Faça-se tábua rasa da autenticidade das cartas e da credibilidade da sua compra a um antiquário de Arezzo, para prestar atenção aos testemunhos registados pelos 21 correspondentes compilados pela instância narrativa. As informações paratextuais são referidos no «Prefácio», assinado por um singelo B facilmente identificado com Binet, que assim atribui ao conjunto documental obtido um tópico simulacro de veracidade discursiva, exigida pelo cânone tradicional das categorias literárias convocadas e passa assim a fazer parte integrante da ficção. O aparato preparatório do processo indagativo operado à distância de quase meio milénio conta, ainda, com um plano de Florença e outro da Itália, contemporâneos dos factos trazidos à colação, bem como uma uma ficha completa de todos os intervenientes nos eventos.

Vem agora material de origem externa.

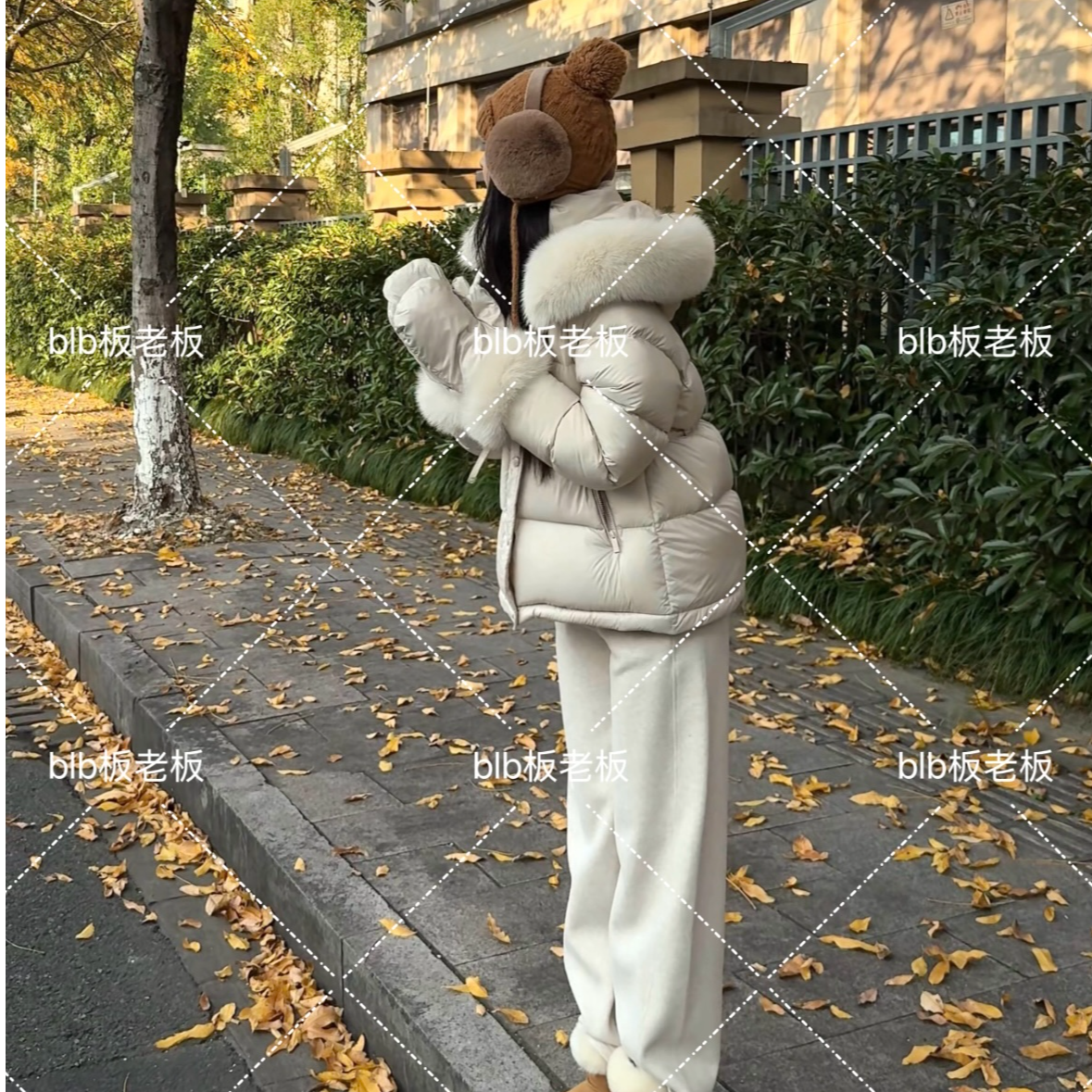 洋气大绒量女款休闲风见外包装厚款百搭韩版时尚大毛领连帽XH012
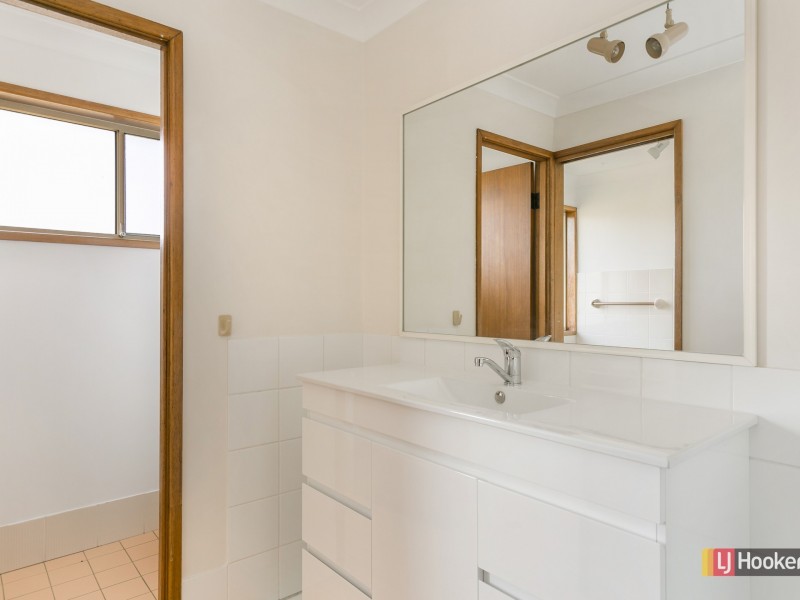 34 Katherine Crescent, Green Point NSW 2251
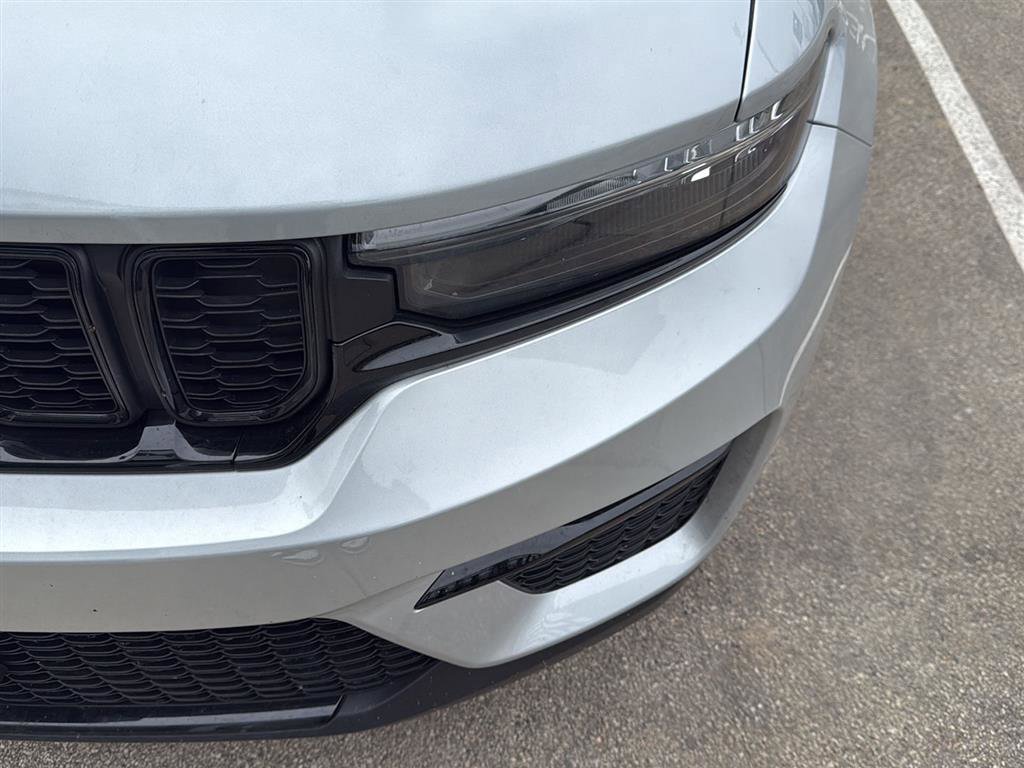 Used 2024 Jeep Grand Cherokee Limited w/ Black Appearance Package image 5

O fascínio sentido por este jovem contador de histórias fingidas decalcadas de histórias acontecidas é antiga. Remonta ao primeiro exercício biográfico por si composto, logo seguido dos intermédios até chegarmos ao mais recente. À eliminação real de Reinhard Heydrich, o carrasco de Praga e braço direito de Himmler; seguido do final trágico imaginado de Roland Barthes, alegado autor duma sétima função da linguagem; e, ainda, do destino alternativo de Atahualpa, o derradeiro Sapa Inca e pretenso conquistador da Europa de Carlos Quinto. Tudo nomes conhecidos, que a memória dos homens registou ao longo dos tempos, conquanto devidos a razões diametralmente opostas. A ucronia é rainha em todos eles, como de certa modo o é também este conjunto de cartas que nos apontam para uma série de hipotéticos assassinos de Pontormo, o mais destacado inventor do Maneirismo, aquele movimento artístico que mediou o apogeu do Renascimento e do Barroco.
Os labirintos artísticos, políticos, religiosos e filosóficos da época pululam em cada escrito atribuído a vultos frequentadores da corte ducal de Cosimo de' Medici e cúria papal de Pietro Carafa, aos meios culturais de pintores, escultores, arquitetos ou meros operários duns e doutros, a vultos mais ou menos familiares nos nossos dias, desempenham um papel decisivo para identificar/afastar hipotéticos homicidas do genial, melancólico, subjetivo e bizarro autor de telas, frescos e esboços de obras que os sucessivos preceitos estéticos fariam impediriam de concluir ou fariam desaparecer para sempre. O jogo de perspetivas plasmadas por cada um deles dá o tom geral ao relatório final apresentado em forma de romance, a que não faltará a identificação indiscutível do assassino do mestre amado/odiado que alimenta toda a inquirição detetivesca efetuada por Giorgio Vasari, autor da polémica e sempre citada Le vite de' più eccellenti pittori, scultori e architettori (1550). Nessa edição não se referem os pormenores da morte do cultor das poses contorcidas, perspectiva distorcida e cores marcadamente incomuns e peculiares, presentes neste repositório detetiveste de pontos de vista literários inspirados nos pontos de vista pictóricos. Podia revelá-lo aqui, mas seria uma traição que os futuros leitores não perdoariam.